◆ **Texte extrait**:
--
Je m'interroge depuis longtemps sur les profits engrangés par Google. Je crois comprendre, dans ses grandes lignes, le modèle économique de base fondé sur l'attention et les liens établis entre les requêtes des usagers et les publicités affichées en parallèle des résultats. Ce qui me pose problème dans ce modèle (et je le dit très candidement) c'est justement l'efficacité de la chose. Je m'explique : je vois les chiffres et je constate les gains, années après années et pourtant, j'ai beau cherché autour de moi (ce qui est loin d'un sondage conduit avec méthode, je le conçois) je ne connais pas une seule personne qui clique sur les pubs.
Oui, c'est sans doute bête comme constat mais, paradoxalement, je pense que ma naïveté personnelle me fait rejoindre la remarque de Olivier Bomsel qui clos votre billet : il va bien falloir non seulement que quelqu'un paie, mais peut-être, finalement, que tout le monde paie pour ce service. À long terme, quand l'usage de Google sera devenu inextricable de notre mode de vie (et dieu sait si on s'approche rapidement de ce moment), on pourrait bien se réveiller avec un compte payable en écu sonnant issu des bureaux de Cupertino.
De plus, si je me fie aux données présentées dans la première ou la seconde séquence du cours de M. Salaün, l'écart entre la capitalisation boursière et les profits annoncés par Google est si important qu'il se peut bien que, dans un avenir rapproché, certains gestionnaires de portefeuilles se mettent à demander un plus grand retour sur leurs investissements. Dès lors, le modèle basé sur l'économie de l'attention tiendra-t-il le coup ?
Conclusion des discussions
Une entente annulée
Un document officiel émis par le Bureau de la Concurrence du Canada annonce que l'entente Google et Yahoo! est abandonnée. Le communiqué nous avise que l'entente « comportait des dispositions susceptibles de nuire particulièrement au Canada, dans la mesure où Google est un acteur encore plus important au Canada qu'aux Etats-Unis. » www.bureaudelaconcurrence...
Il paraît que cette entente inquiétait les annonceurs et les éditeurs du marché canadien.
Tel que mentionné déjà par mon collègue Jean-François, nous continuerons à être monopolisés par Google en nous assurant « la gratuité » de leurs services et cela sans affecter trop les annonceurs qui se sont opposés eux-mêmes à cette entente.
Il ne faut pas oublier que Google n'est pas juste un moteur de recherche, il offre aussi d'autres services (localisation via Google.Maps, des logiciels de bureautique via Google.Docs, etc.) et tous ces services sont des moyens pour créer de l'audience, du trafic qui sera ensuite vendue aux annonceurs.
Les rachats auxquels on assiste aujourd'hui de petites plateformes par les plus grandes ne représentent qu'un essai continuel de contrôler l'ensemble de l'accès au réseau.
Comme le mentionnait Marie-Christine, on espère que la fin de ce contrat aura un effet positif pour les utilisateurs. « La gratuité » ne sera jamais mise en jeu (car elle une importante source de revenus) mais les deux compagnies auront l'intérêt de proposer à leurs utilisateurs une meilleure qualité de leurs services.
--
Données d'interprétation de graphiques:
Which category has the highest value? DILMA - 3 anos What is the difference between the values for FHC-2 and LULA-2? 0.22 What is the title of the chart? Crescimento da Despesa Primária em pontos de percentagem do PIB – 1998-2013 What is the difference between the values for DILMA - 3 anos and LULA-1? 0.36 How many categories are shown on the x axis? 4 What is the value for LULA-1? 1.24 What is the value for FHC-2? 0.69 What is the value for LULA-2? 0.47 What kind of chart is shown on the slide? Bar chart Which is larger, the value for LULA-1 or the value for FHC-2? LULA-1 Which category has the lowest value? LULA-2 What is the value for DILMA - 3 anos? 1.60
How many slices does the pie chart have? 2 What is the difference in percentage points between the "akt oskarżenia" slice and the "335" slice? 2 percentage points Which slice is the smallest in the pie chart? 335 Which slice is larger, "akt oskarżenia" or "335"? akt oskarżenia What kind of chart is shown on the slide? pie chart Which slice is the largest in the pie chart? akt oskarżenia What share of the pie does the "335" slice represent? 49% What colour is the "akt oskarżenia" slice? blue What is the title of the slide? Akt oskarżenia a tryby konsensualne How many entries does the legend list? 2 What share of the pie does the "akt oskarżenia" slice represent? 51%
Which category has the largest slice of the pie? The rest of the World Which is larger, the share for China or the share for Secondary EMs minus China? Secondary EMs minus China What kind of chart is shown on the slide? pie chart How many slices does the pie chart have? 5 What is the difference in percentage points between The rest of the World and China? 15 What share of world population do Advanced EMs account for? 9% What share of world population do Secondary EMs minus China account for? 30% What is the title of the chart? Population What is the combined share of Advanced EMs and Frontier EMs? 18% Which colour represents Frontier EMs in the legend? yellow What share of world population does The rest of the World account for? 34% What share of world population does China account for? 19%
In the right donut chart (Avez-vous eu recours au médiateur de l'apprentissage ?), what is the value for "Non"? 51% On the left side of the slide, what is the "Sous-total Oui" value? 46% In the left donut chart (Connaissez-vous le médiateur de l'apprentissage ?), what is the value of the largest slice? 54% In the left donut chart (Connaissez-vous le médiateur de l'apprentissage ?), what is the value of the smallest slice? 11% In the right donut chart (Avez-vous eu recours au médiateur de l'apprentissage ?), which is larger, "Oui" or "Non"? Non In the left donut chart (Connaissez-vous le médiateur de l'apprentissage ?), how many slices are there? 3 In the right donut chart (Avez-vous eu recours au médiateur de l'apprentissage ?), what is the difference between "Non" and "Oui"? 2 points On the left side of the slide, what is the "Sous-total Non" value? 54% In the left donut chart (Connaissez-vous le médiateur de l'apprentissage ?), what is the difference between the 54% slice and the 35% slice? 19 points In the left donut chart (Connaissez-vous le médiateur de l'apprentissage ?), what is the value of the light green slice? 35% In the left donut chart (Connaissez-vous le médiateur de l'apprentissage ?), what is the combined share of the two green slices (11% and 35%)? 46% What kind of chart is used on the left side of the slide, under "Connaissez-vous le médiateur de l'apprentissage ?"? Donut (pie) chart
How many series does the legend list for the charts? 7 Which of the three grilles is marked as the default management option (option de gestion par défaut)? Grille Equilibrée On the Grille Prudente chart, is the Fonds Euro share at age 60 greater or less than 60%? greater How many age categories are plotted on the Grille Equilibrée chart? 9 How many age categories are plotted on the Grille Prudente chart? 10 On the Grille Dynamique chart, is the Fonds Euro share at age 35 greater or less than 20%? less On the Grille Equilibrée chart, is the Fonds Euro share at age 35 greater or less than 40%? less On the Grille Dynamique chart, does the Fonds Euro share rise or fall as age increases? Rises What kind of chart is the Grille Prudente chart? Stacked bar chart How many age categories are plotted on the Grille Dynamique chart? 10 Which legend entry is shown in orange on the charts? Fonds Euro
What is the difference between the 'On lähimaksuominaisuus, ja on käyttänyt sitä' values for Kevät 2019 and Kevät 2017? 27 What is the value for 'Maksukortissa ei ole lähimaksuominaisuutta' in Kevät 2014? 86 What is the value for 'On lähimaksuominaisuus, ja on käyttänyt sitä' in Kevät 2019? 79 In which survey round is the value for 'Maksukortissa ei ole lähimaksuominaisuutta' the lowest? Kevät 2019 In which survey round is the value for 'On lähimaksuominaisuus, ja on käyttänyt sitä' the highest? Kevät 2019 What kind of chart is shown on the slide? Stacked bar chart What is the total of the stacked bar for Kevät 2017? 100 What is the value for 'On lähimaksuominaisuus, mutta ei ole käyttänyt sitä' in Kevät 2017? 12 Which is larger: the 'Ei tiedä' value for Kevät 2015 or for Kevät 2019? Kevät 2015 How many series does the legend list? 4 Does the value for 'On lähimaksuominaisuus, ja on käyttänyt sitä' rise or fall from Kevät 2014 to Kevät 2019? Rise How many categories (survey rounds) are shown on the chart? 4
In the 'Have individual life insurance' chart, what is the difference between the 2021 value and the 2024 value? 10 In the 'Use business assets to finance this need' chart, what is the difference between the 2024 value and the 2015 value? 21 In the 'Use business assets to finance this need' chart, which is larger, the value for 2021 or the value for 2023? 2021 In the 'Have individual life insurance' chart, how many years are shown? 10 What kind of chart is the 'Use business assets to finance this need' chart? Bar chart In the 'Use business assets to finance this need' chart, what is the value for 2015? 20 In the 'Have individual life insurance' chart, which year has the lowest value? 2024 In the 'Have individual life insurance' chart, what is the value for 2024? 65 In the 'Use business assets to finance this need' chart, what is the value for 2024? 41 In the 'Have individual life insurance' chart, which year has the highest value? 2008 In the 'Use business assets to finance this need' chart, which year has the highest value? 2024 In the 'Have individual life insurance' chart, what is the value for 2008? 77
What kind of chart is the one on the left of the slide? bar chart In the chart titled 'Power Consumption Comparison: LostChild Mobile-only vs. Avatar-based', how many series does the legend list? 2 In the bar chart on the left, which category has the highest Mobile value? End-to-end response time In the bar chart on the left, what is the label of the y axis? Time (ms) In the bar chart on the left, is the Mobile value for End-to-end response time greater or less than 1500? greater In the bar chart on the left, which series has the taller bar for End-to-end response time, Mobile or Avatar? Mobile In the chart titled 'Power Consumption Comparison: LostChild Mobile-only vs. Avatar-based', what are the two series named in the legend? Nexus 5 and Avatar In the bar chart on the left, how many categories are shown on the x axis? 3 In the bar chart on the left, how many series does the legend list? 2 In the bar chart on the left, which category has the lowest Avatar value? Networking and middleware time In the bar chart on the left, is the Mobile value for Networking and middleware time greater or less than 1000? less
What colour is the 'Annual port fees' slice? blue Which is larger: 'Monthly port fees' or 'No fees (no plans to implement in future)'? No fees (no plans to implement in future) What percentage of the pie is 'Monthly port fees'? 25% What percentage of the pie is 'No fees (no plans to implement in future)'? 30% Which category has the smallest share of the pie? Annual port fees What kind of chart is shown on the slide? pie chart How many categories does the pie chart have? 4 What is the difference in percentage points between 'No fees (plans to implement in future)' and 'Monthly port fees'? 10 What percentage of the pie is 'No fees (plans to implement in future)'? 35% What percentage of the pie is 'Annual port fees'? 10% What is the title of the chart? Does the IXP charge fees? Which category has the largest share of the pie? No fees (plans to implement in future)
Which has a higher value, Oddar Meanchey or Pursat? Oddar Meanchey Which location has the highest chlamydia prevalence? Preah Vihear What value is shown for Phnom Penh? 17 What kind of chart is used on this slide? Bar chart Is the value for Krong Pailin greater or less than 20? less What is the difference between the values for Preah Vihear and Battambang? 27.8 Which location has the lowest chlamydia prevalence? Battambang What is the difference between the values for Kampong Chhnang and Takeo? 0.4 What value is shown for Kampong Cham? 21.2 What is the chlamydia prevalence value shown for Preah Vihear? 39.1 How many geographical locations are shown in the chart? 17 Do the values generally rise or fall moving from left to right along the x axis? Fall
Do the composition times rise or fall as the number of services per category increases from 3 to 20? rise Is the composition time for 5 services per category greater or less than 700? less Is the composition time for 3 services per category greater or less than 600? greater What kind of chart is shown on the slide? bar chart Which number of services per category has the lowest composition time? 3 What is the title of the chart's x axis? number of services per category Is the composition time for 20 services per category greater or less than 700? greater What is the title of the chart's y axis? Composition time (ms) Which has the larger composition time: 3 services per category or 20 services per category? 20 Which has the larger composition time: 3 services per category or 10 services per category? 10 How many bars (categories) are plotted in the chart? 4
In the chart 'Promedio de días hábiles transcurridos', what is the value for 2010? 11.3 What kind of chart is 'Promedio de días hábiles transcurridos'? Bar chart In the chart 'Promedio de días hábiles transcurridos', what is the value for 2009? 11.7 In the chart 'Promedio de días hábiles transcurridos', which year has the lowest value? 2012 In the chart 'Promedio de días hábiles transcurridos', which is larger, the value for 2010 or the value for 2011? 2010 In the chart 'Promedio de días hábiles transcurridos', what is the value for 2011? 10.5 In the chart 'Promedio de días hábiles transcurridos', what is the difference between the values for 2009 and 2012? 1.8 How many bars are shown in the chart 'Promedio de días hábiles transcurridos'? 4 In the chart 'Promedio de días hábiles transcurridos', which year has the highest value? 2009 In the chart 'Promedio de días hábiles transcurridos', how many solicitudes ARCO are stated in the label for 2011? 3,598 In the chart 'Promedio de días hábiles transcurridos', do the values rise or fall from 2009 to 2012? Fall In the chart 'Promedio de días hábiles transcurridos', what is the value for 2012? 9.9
--
◆ **Questions et exercices**:
A – Recopiez fidèlement le passage du texte extrait qui commence par « Il ne faut pas » et se poursuit jusqu'à « l'accès au réseau. ».
B – Résumez le texte extrait en deux phrases.

◆ **Corrigé des exercices**:
A –
Il ne faut pas oublier que Google n'est pas juste un moteur de recherche, il offre aussi d'autres services (localisation via Google.Maps, des logiciels de bureautique via Google.Docs, etc.) et tous ces services sont des moyens pour créer de l'audience, du trafic qui sera ensuite vendue aux annonceurs.
Les rachats auxquels on assiste aujourd'hui de petites plateformes par les plus grandes ne représentent qu'un essai continuel de contrôler l'ensemble de l'accès au réseau.

B – Le texte met en doute l'efficacité du modèle publicitaire de Google, fondé sur l'attention, et se demande si ce modèle tiendra le coup ou si tout le monde devra finalement payer pour ce service. Il rapporte aussi que l'entente entre Google et Yahoo! est abandonnée, selon un document du Bureau de la Concurrence du Canada, et exprime l'espoir que les deux compagnies proposent désormais une meilleure qualité de services à leurs utilisateurs.